● Prompt
Find every line below that contains the string "item" and copy each one in full.

● Records to use
****

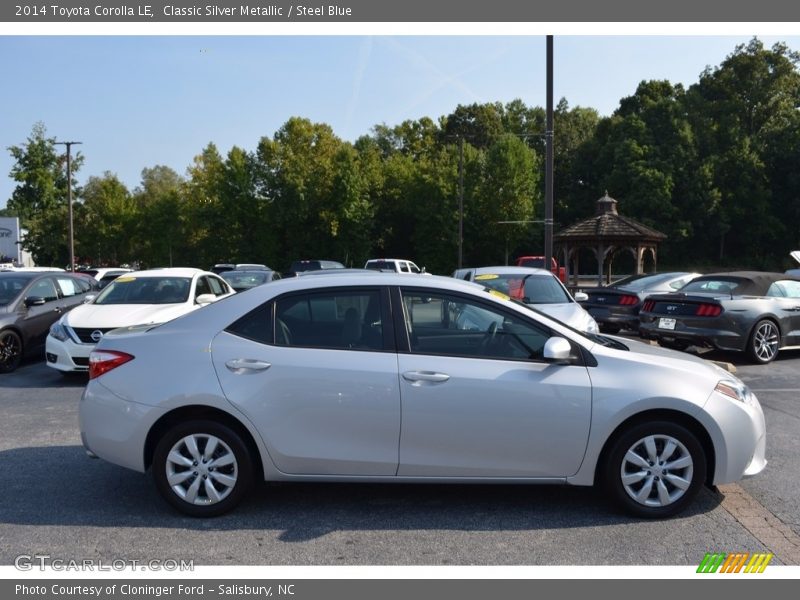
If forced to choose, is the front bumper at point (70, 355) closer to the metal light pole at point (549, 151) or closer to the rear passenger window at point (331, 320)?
the rear passenger window at point (331, 320)

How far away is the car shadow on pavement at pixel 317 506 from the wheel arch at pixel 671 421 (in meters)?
0.36

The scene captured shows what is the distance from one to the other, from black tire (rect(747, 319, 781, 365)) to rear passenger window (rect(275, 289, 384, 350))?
29.0ft

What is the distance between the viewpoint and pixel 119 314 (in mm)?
10141

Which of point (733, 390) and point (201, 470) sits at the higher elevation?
point (733, 390)

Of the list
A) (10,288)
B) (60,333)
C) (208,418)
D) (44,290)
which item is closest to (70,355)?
(60,333)

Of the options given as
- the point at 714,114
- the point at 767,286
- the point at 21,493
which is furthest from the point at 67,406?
the point at 714,114

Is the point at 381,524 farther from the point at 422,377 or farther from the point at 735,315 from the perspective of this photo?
the point at 735,315

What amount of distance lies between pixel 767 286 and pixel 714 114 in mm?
54791

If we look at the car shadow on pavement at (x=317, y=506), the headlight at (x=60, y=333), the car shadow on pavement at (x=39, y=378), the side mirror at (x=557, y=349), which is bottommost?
→ the car shadow on pavement at (x=39, y=378)

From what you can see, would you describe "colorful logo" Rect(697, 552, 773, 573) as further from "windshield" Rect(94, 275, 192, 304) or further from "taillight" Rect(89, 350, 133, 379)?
"windshield" Rect(94, 275, 192, 304)

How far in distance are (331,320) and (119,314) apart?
6.49 m

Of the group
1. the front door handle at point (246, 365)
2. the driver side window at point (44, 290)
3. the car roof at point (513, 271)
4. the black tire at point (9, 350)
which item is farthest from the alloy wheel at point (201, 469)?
the driver side window at point (44, 290)

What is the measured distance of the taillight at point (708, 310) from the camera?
11.3 meters

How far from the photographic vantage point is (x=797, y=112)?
5881 centimetres
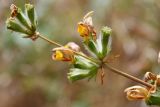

****

● Written answer
which item is closest to (70,355)?
which item is farthest from the alloy wheel at point (201, 469)?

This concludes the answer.